Passage shown below:

Meant Tim wasnt Tim Stacey btw, but Tim Martens, here also on the board, who `accidently` erased the vid material but there were pics published..

Beth was cool about it.
But in defense of both Tims, they wore the same kevlar leg sleeve as Beth, but had thicker legs so material is closer to them they feel the bite heavier. Beth has smaller legs so more sleeve in Wieb´s mouth, and Dick didnt place him at the shin ;-)


----------



## Jennifer Coulter

Funny stuff.


----------



## Timothy Stacy

LOL, I knew it was only a matter of time!

She has skinny legs. And I have more excuses!

Alice B and Selena, thank you very much!

My shin was bruised and sore for over 2 weeks, no kidding. The bruises started showing up at 2 weeks. That really did hurt on the shin and I wasn't expecting to feel that much pain.

Anyhow Chris, I owe you one!


----------



## Barry Connell

BWAHAHAHAHAHAHAHA!!!!!! (Tim, she's much better looking too!!!!!!)


----------



## Marta Wajngarten

Too funny! LOL


----------



## Kara Fitzpatrick

LOL. that's hilarious.


----------



## Timothy Stacy

Kara Fitzpatrick said:


> LOL. that's hilarious.


@ Barry,Marta, and Kara 
Just plain wrong!


----------



## Wade Morrell

ya but I bet Tim is the better Dancer....:-D


----------



## Darryl Richey

I think we are all just looking for Tim's man card right now.


----------



## Harry Keely

Whats wrong is shes talking smack to Tim on youtube while on the bite :lol::lol::lol:, hey its OK Tim because alot of us have no room to talk until we try it ourselves:wink:


----------



## Megan Bays

Tim I feel like I'm starting to see a pattern here with you... Wibo.. Rick's new dog in WV..  

When are you up to make a trip to Columbus? We are planning on going up for training in the next week or two.


----------



## Beth Koenig

Christopher Jones said:


> We all remember when Tim went to Holland and took some bites from Wibo on the leg.
> http://www.youtube.com/watch?v=NZ12WunSpS4&feature=related
> Some of the screams I heard on that video are with me even today. There were comparisons made with the sounds of women giving birth.
> Well in honor of Tim a pretty little blonde girl called "kittysniffles88" wanted to compare this exact thing.
> Below is her "Wibo experience"
> http://www.youtube.com/watch?v=fmfbc04SH9c&feature=related
> 
> Now I love you like a brother Tim, but WTF? Did Dick just wrap some bubble wrap around your leg or something? :razz::razz:\\/
> 
> But seriously, that kittysniffles88 is one ice cool chick.


 
HAHA Thank you! This is way too funny! Here is Wibo on my other leg, full grip on my shin. http://www.youtube.com/watch?v=WEs_oFF8-8A&feature=related

This is awesome! LOL!

End of Passage shown.
Data below below:

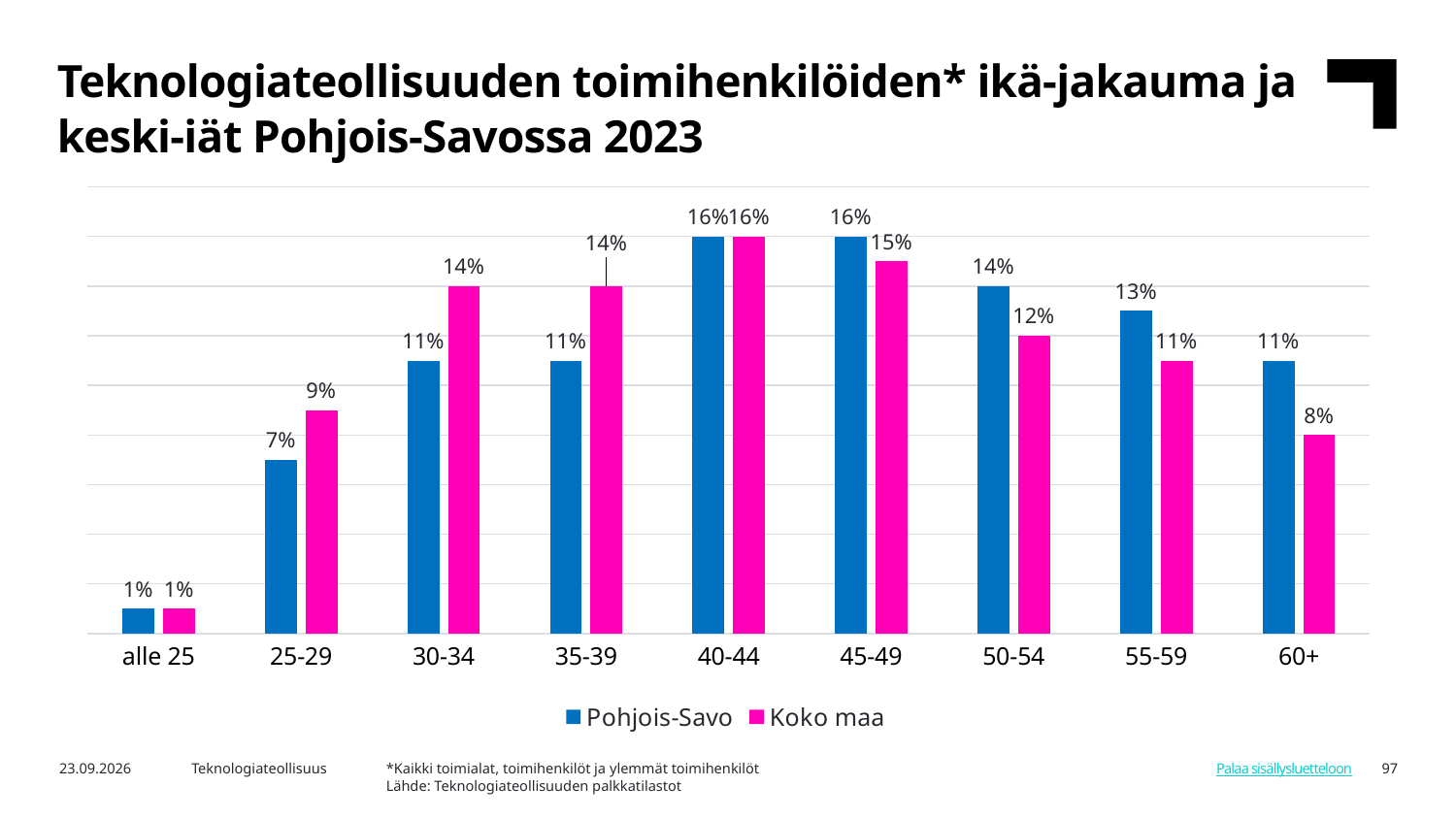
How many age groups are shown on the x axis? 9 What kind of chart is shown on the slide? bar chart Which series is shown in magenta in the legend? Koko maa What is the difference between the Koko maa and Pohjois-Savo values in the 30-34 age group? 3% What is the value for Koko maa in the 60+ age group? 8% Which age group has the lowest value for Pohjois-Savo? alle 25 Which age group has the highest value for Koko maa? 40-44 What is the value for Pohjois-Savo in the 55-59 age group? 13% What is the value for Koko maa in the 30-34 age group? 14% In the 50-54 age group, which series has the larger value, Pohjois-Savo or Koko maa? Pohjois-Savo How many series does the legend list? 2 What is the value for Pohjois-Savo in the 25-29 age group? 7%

End of Data below.

_Written task A_.
State whether each statement agrees with the bite-work thread: (i) Timothy Stacy reports that his shin was bruised and sore for over two weeks; (ii) Beth wore a different leg sleeve from the one both Tims wore; (iii) Beth Koenig links a video of Wibo on her other leg with a full grip on her shin. Answer yes or no for each, quoting the deciding words.
_Written task B_.
Pick up the bite-work thread after its final post and continue it.
The material has no connection to the bite-work thread.

_Written answer A_.
(i) Yes: "My shin was bruised and sore for over 2 weeks, no kidding."
(ii) No: "they wore the same kevlar leg sleeve as Beth"
(iii) Yes: "Here is Wibo on my other leg, full grip on my shin."

_Written answer B_.
----------



## Beth Koenig

Alice Bezemer said:


> in tim's defence, did you actualy take a good look at the bites ? coze kitty had a high bite outside knee and wibo had mostly suit...where as tim had a full frontal shinbite with wibo getting a nice bit of shin in the teeth....HOWEVER...tim was kinda being a wuss anyways :lol: whats with all the yellin dude! :lol: :lol: :lol:


 
LOL!! I am dying. here is my other leg, notice the grip here. http://www.youtube.com/watch?v=WEs_oFF8-8A&feature=related


----------



## Timothy Stacy

Side of the leg/shin, not the same! 

Bite suit is the same on the side of the legs as well. A slim fitting bite suit hurts very bad when a smaller Malinois is on both sides of the shin. 

But I must give you credit, you are tough! I bet that hurt too but at least you didn't scream!


----------



## Michelle Reusser

Real woman don't "scream" in pain, we bitch about it for hours later. LOL


----------



## Brian McQuain

Michelle Kehoe said:


> Real woman don't "scream" in pain, we bitch about it for hours later. LOL


 
Hours? Days...nay...YEARS!


----------



## Michelle Reusser

Haha yes that may be so. I reserve screaming for spiders and icky bugs I find near or on me. Cussing is for pain...well and allot of other stuff.


----------



## maggie fraser

Oh My Goodness...Oh My.... :lol::lol:


----------



## Timothy Stacy

maggie fraser said:


> Oh My Goodness...Oh My.... :lol::lol:



Not funny Maggie!


----------



## Nader Abouelgubein

hahahaha, Tim you crack me up!


----------



## maggie fraser

Timothy Stacy said:


> Not funny Maggie!


Oh My...not for you ! :lol: You're such a good sport :lol::lol:!


----------



## Thomas Barriano

Wade Morrell said:


> ya but I bet Tim is the better Dancer....:-D


Wade

I think I'd prefer to dance with Beth, even if Tim is a better dancer.
But you can make your own decisions ;-)


----------



## Christopher Jones

Wade Morrell said:


> ya but I bet Tim is the better Dancer....:-D


 This may be a way for Tim to save face.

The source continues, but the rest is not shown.